Reaching for the stars: storia contemporanea, identità culturali, materia e musica

Reaching for the stars: storia contemporanea, identità culturali, materia e musica

Grazie alla varietà, complessità e molteplicità delle opere esposte, la mostra “Reaching for the stars. Da Maurizio Cattelan a Lynette Yiadom-Boakye” (Palazzo Strozzi, Firenze) offre numerosissimi spunti per guardare attraverso l’arte a tematiche differenti, per riflettere sull’oggi e aprirsi a scenari inconsueti, avvalendosi dei messaggi degli artisti. Ciascuno di loro ci invita – con la propria sensibilità – a esplorare argomenti che sono legati da un filo conduttore, utilizzando linguaggi solo apparentemente inconciliabili.

Storia contemporanea

La storia contemporanea si legge in filigrana in molte delle opere esposte, ma alcune di esse sono collegate indissolubilmente al momento e al contesto che interpretano. Così William Kentridge è stato intimamente influenzato dal suo vissuto in Sudafrica e dalla questione della segregazione razziale. Con il cortometraggio di animazione History of the Main Complaint, 1996, (Storia della denuncia fondamentale) allude alla stratificazione della memoria e all’idea del tempo, con riferimento al momento in cui in Sudafrica si è cominciato ad avere consapevolezza delle violazioni dei diritti umani perpetrate durante l’apartheid.

Maurizio Cattelan affronta temi dell’attualità, spesso drammatica, con la sua ironia dissacratoria. Cesena 47-A. C. Forniture Sud 12 (2° tempo), del 1991, è una fotografia scattata nel corso della partitaperformance organizzata dall’artista, su un calcetto appositamente progettato, tra le riserve del Cesena e undici giocatori senegalesi dell’A. C. Forniture Sud, squadra da lui fondata un anno prima. Con il nome dello sponsor stampata sulle maglie, l’immaginaria impresa di trasporti Rauss, parola che si collega al lessico nazista, Cattelan affronta la questione razziale e il tema dell’immigrazione, clandestina e non, facendo assumere all’opera un connotato politico, nel periodo della fondazione della Lega Nord. In Christmas ’95 (1995), la stella a cinque punte in un cerchio, fiancheggiata dalle lettere simbolo delle Brigate Rosse – riferimento alla strategia della tensione, agli anni bui e “di piombo” che hanno caratterizzato la storia italiana viene trasformata da Cattelan in una stella cometa in neon. L’artista suggerisce così che le utopie rivoluzionarie dell’epoca fossero destinate a svanire come la stella cometa natalizia, dopo essere state, causticamente, trasformate in un’insegna da bar. Cattelan ha raccolto in Lullaby (1994), un sacco di tela blu, macerie dell’attentato avvenuto la sera del 27 luglio 1993, quando Cosa Nostra fece esplodere un’autobomba fuori del PAC Padiglione d’Arte Contemporanea di Milano, provocando la morte di cinque persone. Il titolo (Ninnananna) apparentemente tenero, ma per questo ancora più sconvolgente se collegato al luttuoso evento notturno è espressione perfetta del sarcasmo nero dell’artista. L’attentato, uno dei numerosi e violentissimi atti terroristici di stampo mafioso che fra il 1992 e il 1993 insanguinarono l’Italia, coincise con la preparazione della prima personale di Cattelan all’estero. Con l’opera l’artista volle così condividere il clima di tensione instaurato nel Paese.

——

**CONSEGNA 1**:
Rispondi a queste domande sul testo sulla mostra, una per riga:
(a) In quale palazzo e in quale città si tiene la mostra?
(b) In che anno è stato realizzato il cortometraggio History of the Main Complaint?
(c) Di che materiale è il sacco dell'opera Lullaby?
**CONSEGNA 2**: Elenca i titoli di tutte le opere di Maurizio Cattelan citate nel testo sulla mostra.
**CONSEGNA 3**: Riscrivi il testo sulla mostra da "La storia contemporanea" fino a "perpetrate durante l’apartheid.", sostituendo "cortometraggio" con "film".

**RIGHE DI DATI**:
——

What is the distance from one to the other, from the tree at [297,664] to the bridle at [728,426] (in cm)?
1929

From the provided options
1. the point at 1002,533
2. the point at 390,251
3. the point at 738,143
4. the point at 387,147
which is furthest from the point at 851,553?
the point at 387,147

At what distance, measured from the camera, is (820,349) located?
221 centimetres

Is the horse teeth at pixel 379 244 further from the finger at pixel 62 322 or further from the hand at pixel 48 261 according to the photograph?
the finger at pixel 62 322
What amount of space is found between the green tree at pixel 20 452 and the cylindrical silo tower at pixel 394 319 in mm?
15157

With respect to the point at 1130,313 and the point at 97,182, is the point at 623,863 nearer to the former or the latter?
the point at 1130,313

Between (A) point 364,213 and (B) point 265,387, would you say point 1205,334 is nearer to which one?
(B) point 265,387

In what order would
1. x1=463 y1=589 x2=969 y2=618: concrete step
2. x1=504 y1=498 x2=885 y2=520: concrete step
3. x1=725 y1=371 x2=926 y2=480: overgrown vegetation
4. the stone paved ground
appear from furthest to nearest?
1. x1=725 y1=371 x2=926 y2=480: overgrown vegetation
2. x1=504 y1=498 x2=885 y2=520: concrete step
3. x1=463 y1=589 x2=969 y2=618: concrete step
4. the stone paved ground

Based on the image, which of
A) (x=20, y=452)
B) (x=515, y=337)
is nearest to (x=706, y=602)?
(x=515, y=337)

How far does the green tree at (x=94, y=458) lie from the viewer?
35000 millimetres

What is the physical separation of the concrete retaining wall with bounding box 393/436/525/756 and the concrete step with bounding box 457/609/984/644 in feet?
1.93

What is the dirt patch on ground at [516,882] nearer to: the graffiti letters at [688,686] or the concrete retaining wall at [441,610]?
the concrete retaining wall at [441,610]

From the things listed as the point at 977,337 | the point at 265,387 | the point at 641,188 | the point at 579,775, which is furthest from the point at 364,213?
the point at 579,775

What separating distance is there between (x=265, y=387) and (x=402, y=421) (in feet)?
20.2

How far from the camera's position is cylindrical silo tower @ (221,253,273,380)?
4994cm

——

**RISPOSTA 1**:
(a) Palazzo Strozzi, Firenze.
(b) 1996.
(c) Tela blu.

**RISPOSTA 2**:
Cesena 47-A. C. Forniture Sud 12 (2° tempo)
Christmas ’95
Lullaby

**RISPOSTA 3**:
La storia contemporanea si legge in filigrana in molte delle opere esposte, ma alcune di esse sono collegate indissolubilmente al momento e al contesto che interpretano. Così William Kentridge è stato intimamente influenzato dal suo vissuto in Sudafrica e dalla questione della segregazione razziale. Con il film di animazione History of the Main Complaint, 1996, (Storia della denuncia fondamentale) allude alla stratificazione della memoria e all’idea del tempo, con riferimento al momento in cui in Sudafrica si è cominciato ad avere consapevolezza delle violazioni dei diritti umani perpetrate durante l’apartheid.